STATED EXERCISE 1 :: Update the openHAB rules text. Give again the part that opens with the words containing "Let's look at" and closes with "is fulfilled (then).", with "instructions" replaced by "statements".
STATED EXERCISE 2 :: According to the openHAB rules text, in which files are the rules defined?
STATED EXERCISE 3 :: Please pick up the text on openHAB rules after its last sentence and carry it on.
### SUPPLIED TEXT ###
In an home automation system we want to automate things, so we need rules to do so. In openHAB the rules are defined in the .rules files. These files use a Domain Specific Language (DSL) near to Xtend, a general-purpose high-level programming language for the Java Virtual Machine. So if you want to dig deeper it is a goof idea to look here.

Let's look at a simple instruction line. Every rule begins with the keyword rule and has a minimum of one condition (when) and one or more instructions if the condition is fulfilled (then).

    rule "<RULE_NAME>"
    when
        <TRIGGER_CONDITION> [or <TRIGGER_CONDITION2> [or ...]]
    then
        <SCRIPT_BLOCK>
    end

Triggering a rule can mainly be:

Rules using items are only fulfilled if an event (change of a state) occurs.
### DATA SHOWN ###
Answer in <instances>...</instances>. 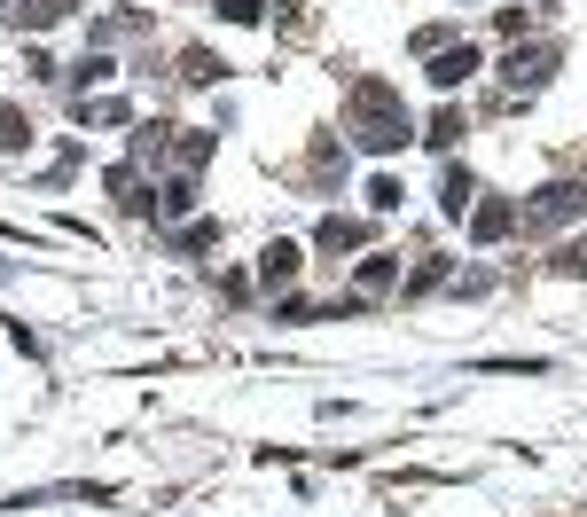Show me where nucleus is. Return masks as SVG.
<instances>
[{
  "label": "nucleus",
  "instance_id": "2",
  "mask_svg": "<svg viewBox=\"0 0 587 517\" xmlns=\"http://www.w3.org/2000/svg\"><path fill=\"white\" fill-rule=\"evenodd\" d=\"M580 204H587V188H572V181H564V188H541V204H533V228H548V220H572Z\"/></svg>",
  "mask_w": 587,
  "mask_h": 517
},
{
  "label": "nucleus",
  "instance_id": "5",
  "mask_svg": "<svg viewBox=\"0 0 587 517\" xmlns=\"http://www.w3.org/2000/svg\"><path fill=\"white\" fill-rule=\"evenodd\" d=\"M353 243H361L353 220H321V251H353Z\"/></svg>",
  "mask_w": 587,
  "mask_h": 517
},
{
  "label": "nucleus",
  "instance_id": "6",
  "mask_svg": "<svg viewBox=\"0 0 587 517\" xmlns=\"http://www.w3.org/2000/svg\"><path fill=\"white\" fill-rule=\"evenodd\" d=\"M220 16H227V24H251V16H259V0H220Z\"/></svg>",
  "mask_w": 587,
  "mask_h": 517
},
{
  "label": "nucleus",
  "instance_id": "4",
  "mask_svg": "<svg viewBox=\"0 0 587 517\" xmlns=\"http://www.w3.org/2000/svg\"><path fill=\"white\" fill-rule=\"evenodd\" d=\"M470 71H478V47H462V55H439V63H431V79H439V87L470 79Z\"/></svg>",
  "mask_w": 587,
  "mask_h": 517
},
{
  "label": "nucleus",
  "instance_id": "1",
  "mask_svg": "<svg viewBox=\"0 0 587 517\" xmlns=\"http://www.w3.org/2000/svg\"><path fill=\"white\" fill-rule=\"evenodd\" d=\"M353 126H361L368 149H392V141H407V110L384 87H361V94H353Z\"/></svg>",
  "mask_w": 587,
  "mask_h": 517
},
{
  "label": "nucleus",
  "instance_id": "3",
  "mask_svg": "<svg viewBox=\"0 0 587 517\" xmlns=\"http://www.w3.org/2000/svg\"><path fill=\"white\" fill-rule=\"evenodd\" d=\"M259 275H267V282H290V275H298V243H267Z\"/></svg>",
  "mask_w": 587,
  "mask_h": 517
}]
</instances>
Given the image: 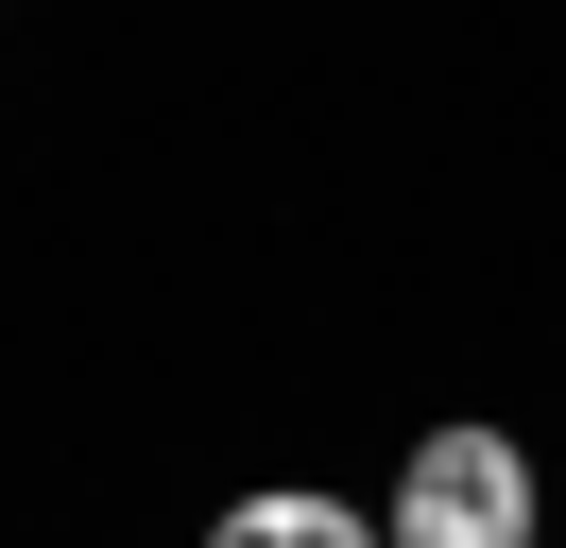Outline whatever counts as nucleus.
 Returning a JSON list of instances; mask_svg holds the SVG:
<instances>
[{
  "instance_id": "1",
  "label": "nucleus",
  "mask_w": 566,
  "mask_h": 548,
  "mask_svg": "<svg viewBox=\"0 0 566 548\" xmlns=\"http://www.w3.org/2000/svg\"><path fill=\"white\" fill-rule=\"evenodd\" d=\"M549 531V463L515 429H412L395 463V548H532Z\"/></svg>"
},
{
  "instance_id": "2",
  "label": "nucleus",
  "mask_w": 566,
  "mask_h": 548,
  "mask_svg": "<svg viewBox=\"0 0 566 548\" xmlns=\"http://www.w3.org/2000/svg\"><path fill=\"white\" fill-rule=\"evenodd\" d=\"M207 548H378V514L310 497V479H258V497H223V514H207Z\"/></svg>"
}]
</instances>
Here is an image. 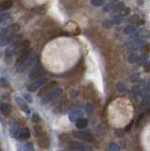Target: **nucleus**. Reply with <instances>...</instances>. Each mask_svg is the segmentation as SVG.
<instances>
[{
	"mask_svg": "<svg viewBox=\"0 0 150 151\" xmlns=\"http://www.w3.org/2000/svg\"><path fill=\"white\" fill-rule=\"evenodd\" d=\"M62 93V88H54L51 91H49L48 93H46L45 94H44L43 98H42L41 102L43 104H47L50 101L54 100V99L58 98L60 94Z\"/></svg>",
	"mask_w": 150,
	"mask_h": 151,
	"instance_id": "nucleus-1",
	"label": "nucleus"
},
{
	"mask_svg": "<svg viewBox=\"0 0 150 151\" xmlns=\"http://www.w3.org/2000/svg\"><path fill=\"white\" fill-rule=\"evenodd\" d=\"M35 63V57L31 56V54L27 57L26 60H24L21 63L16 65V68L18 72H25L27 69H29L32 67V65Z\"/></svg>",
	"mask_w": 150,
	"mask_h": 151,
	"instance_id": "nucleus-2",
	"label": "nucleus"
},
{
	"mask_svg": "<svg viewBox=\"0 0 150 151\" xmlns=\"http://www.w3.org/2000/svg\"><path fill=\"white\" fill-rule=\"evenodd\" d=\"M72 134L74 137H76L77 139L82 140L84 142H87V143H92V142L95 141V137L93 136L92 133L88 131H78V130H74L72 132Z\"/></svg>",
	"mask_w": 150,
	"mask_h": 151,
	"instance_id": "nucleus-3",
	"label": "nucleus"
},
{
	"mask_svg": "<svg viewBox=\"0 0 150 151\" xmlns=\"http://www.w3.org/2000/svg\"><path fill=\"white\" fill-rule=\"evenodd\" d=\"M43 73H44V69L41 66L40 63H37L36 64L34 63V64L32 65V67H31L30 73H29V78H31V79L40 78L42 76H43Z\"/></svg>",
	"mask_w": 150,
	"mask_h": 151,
###
OUTPUT 1 ::
Let's look at a simple instruction line. Every rule begins with the keyword rule and has a minimum of one condition (when) and one or more statements if the condition is fulfilled (then).

OUTPUT 2 :: In the .rules files.

OUTPUT 3 ::
In the when block we use a trigger condition. Item based trigger conditions use the following syntax:

    Item <item> received command [<command>]
    Item <item> received update [<state>]
    Item <item> changed [from <state>] [to <state>]

The then block includes a script to perform things we need. The language used is the same that is used in the Xtend language.

In the following example file we see a time based program for the ventilation (send flow-rate in %, JSON format). The list has half hour values for one day. in the time-based when block we have a cron time block, triggering every half an hour (Time cron"0 0/30 * * * ?").

In the then block we calculate the index for the list from the current time and get the corresponding value and convert it to a string. After this we cook the JSON string and send the command.

It is a good practice to send debug messages to the console to see if everything works as expected. We can use different log levels (WARN, ERROR, INFO,DEBUG, ...). Here the WARN level was chosen to get another colour in the log.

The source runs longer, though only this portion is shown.